Police State USA
November 15, 2013
A disabled child was harassed by government agents and his family was caused to miss their flight, all because inept security screeners thought that his medical equipment may have been a bomb. Even children with debilitating medical conditions set off paranoiac ideations and inhumane treatment from the Transportation Security Administration.
3-year-old Apollo, who was born with a cardiovascular abnormality that affects his ability to eat, was suspected of harboring an explosive device after TSA employees believed they had detected residue on the medical supplies that help keep him alive.
Apollo was traveling with his mother Renee Bergeron to California to participate in a campaign for children with physical disabilities called “Everybody Plays” when they were searched and interrogated at the Sea-Tac Airport in Seattle. They were detained so long they missed their flight.
Bergeron said she “walked right up to the first agent and told her ‘my son is tube-fed and this cooler has formula and medical supplies in it’” but no one came to inspect Apollo’s cooler. Instead, Bergeron was instructed to place it on the belt leading into the X-ray machine.
She said the TSA employee monitoring the machine “freaked out” after explosive residue was detected and soon Bergeron and her child were surrounded by more TSA employees who began treating them like terrorists.
They were taken away. Bergeron said she was given a thorough pat-down while Apollo cried nervously and begged his mother to comfort him. Bergeron was not allowed to touch her son lest she “contaminate” him. She was also forbidden from taking him to the restroom without supervision.
“It was horribly traumatic for him” she said.
Eventually they were released from custody, though too late to make their flight. Fortunately they were able to board another plane after being left to languish in the bowels of the airport another two hours.
Bergeron said she is considering filing a complaint with the TSA. It’s not the first time they have experienced harassment at the hands of the agency.
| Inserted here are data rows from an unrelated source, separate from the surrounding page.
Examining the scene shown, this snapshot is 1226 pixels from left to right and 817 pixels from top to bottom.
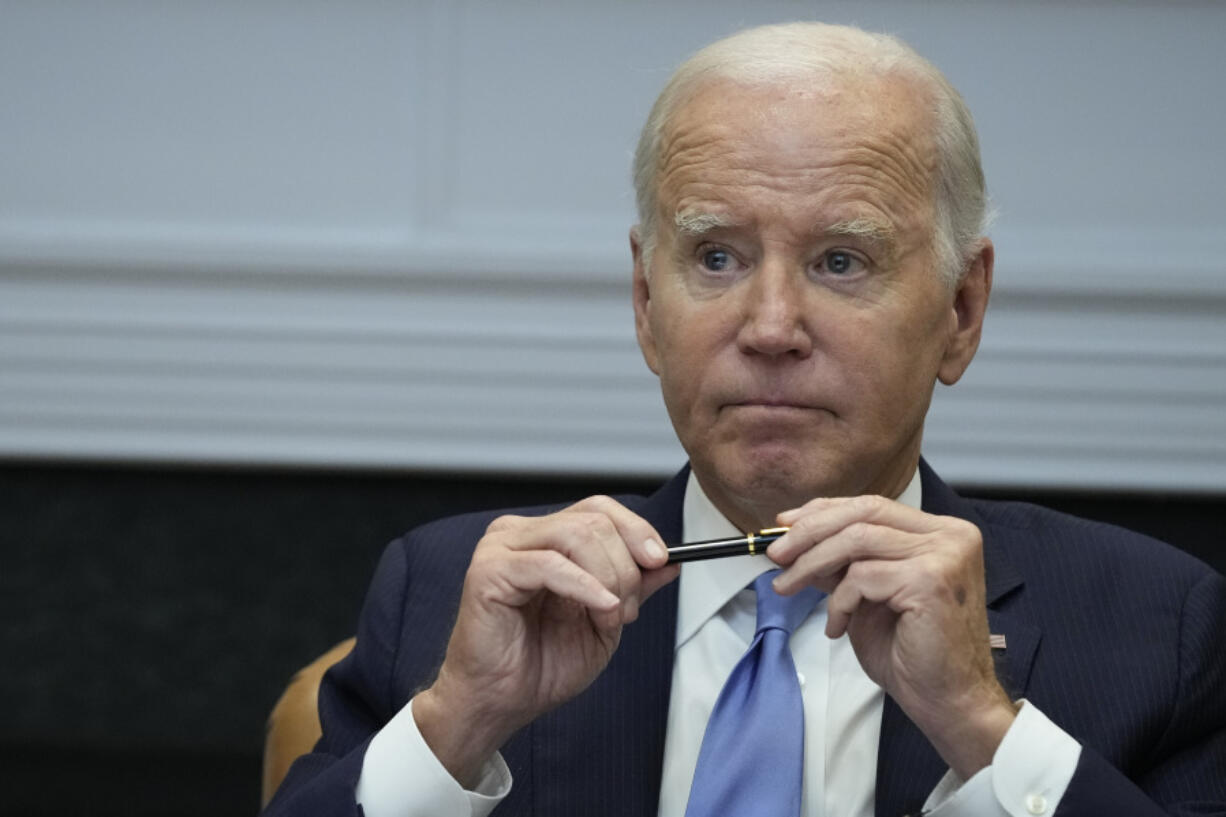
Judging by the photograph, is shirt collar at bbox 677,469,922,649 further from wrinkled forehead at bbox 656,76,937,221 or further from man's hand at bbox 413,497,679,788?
wrinkled forehead at bbox 656,76,937,221

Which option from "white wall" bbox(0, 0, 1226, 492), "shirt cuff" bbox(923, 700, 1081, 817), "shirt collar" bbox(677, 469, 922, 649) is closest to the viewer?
"shirt cuff" bbox(923, 700, 1081, 817)

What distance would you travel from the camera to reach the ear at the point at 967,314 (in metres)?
2.11

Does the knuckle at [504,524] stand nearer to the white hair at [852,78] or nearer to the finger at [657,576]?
the finger at [657,576]

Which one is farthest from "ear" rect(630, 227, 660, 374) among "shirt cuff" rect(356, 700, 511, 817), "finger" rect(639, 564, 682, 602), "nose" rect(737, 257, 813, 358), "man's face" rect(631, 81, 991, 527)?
"shirt cuff" rect(356, 700, 511, 817)

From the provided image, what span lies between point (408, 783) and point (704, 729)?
37cm

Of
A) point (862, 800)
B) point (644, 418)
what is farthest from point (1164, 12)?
point (862, 800)

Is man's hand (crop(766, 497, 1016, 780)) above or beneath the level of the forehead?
beneath

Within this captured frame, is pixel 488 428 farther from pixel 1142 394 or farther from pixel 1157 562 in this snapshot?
pixel 1157 562

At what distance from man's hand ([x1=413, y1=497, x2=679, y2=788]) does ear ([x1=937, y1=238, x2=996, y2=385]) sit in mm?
556

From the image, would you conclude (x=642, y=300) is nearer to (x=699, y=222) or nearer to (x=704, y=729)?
(x=699, y=222)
Last year they were mistreated on their way to Texas for Apollo’s medical treatment. In that instance, a TSA employee attempted to pour out all four of Apollo’s bottles of formula before he found it in himself to spare all but one. “It was so blown out of proportion and ridiculous” Bergeron said.
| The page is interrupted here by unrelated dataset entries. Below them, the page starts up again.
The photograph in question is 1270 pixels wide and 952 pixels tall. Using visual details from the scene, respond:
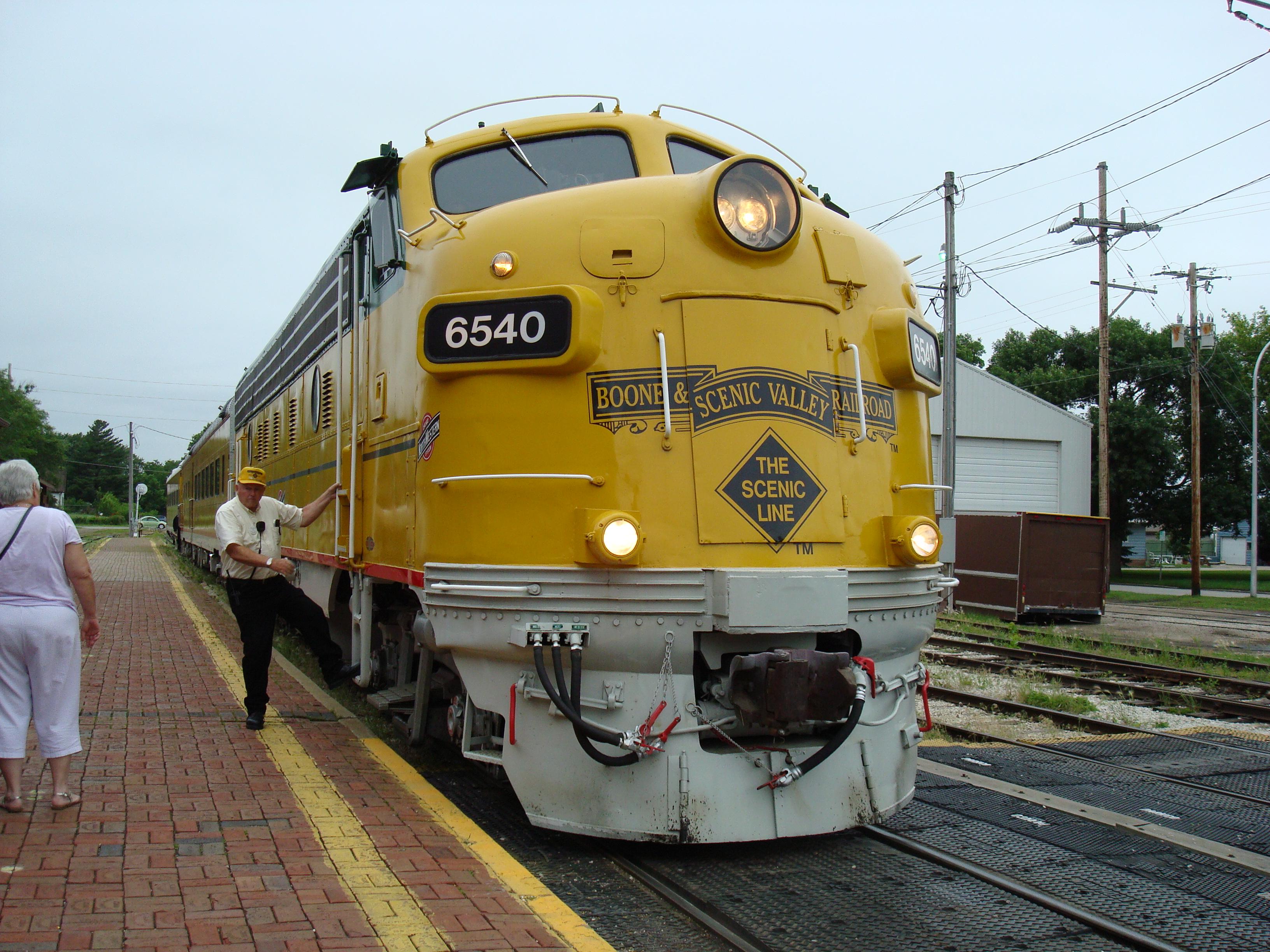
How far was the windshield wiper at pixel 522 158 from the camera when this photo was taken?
17.5 ft

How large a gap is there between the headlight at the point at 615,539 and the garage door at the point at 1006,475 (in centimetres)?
2850

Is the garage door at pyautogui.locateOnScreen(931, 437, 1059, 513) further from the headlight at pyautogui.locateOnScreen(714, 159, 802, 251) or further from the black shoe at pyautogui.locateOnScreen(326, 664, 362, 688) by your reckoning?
the headlight at pyautogui.locateOnScreen(714, 159, 802, 251)

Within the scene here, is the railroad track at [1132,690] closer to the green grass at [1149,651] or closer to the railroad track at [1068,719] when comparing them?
the green grass at [1149,651]

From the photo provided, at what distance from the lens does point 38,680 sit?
4.70 meters

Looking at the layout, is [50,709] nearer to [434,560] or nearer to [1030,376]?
[434,560]

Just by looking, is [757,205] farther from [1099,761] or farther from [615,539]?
[1099,761]

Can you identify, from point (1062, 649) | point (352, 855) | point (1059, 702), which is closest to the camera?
point (352, 855)

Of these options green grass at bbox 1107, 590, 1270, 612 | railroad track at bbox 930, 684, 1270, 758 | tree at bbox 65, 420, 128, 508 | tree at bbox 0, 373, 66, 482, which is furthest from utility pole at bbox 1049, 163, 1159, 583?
tree at bbox 65, 420, 128, 508

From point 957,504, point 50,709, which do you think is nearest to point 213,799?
point 50,709

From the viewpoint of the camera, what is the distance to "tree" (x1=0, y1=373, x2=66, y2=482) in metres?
60.2

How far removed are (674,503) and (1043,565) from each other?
15054mm

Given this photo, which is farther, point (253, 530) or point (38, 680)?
point (253, 530)

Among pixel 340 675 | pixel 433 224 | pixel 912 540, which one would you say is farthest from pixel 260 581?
pixel 912 540

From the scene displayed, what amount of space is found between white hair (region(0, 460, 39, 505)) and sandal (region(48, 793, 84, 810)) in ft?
4.50
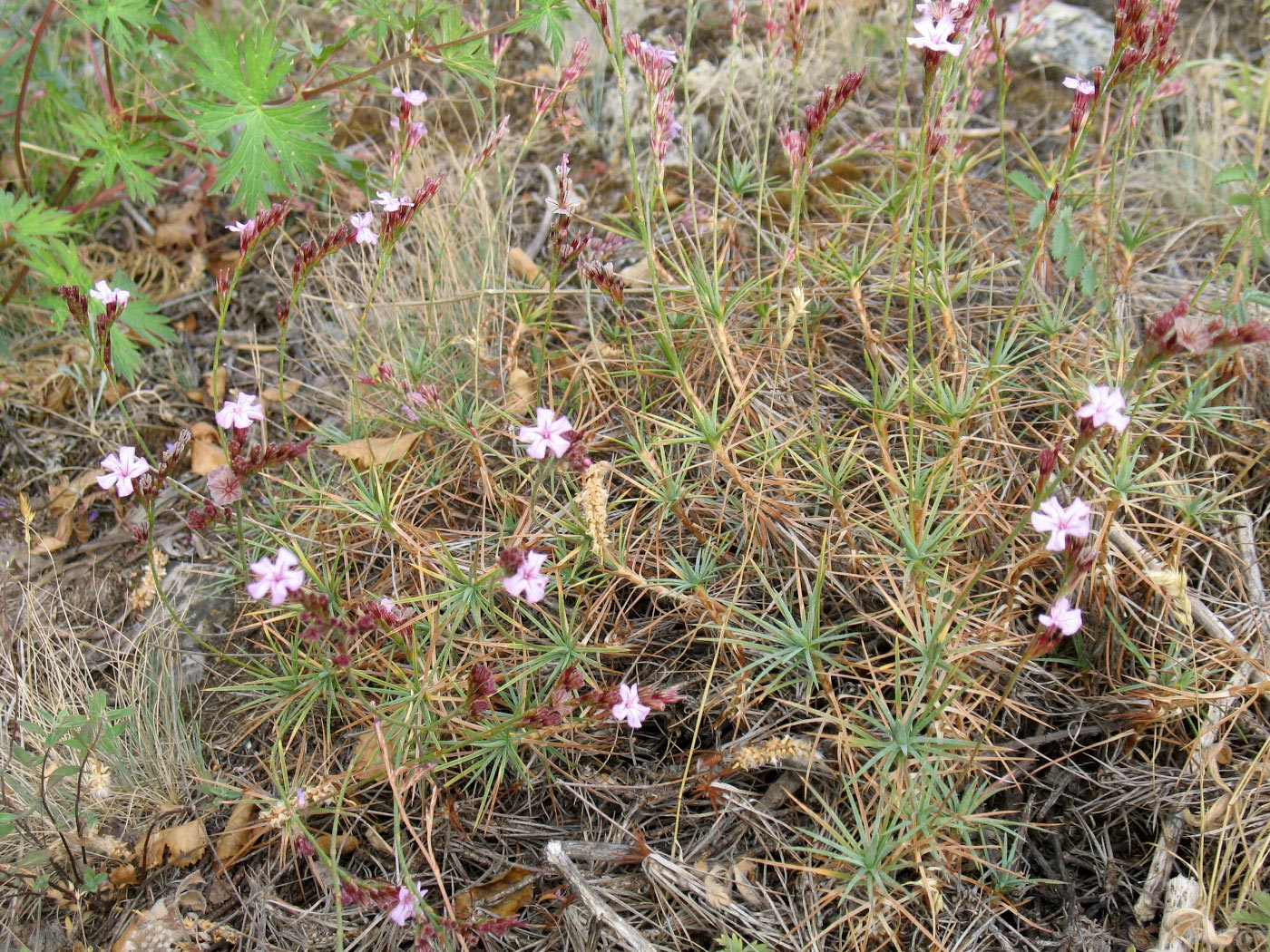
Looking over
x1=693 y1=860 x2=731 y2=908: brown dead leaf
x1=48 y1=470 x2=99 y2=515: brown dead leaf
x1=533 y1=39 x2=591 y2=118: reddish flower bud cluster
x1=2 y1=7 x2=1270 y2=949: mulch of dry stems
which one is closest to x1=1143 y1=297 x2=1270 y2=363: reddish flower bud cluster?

Sadly, Bergeron’s and Apollo’s experiences are hardly uncommon incidences. Bad experiences with the TSA have occurred with enough frequency to warrant websites with names like TSA Nightmare Stories and My TSA Horror Story. A particularly troubling event involved another disabled 3-year-old and the agency’s insatiable appetite for performing pat-downs.
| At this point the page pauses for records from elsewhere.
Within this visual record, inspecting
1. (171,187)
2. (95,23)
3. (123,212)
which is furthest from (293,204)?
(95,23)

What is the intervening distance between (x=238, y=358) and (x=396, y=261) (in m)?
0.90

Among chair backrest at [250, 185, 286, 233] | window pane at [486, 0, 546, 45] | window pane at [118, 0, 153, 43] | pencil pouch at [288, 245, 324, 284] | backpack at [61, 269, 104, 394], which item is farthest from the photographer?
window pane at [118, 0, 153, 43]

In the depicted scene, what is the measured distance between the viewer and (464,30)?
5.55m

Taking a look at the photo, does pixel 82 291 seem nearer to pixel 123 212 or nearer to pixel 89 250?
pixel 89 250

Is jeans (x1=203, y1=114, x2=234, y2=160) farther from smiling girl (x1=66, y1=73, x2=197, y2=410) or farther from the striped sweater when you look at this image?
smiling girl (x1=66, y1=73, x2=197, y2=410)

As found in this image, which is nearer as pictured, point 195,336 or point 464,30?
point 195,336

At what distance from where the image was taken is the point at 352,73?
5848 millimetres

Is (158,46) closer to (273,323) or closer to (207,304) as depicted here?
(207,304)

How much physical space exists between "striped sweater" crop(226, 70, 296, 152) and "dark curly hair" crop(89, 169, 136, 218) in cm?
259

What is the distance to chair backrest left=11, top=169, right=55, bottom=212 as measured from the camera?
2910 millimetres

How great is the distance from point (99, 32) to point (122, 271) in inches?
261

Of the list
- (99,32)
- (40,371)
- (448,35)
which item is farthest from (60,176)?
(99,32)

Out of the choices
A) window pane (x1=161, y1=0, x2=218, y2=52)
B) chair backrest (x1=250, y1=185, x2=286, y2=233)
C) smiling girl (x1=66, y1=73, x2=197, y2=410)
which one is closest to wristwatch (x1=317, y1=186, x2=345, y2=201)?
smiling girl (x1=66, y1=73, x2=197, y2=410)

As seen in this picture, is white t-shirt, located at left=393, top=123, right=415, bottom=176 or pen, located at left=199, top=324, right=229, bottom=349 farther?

It remains to be seen if the recent shooting at LAX , reportedly inspired by the “traitorous” machinations of the TSA, ironically instills a sense that even more rigorous security measures are instituted at airports. Though recent history suggests the government may respond with more aggressive tactics -possibly arming TSA employees, it would seem prudent the agency address the root causes of concerns and grievances common among an increasingly weary public.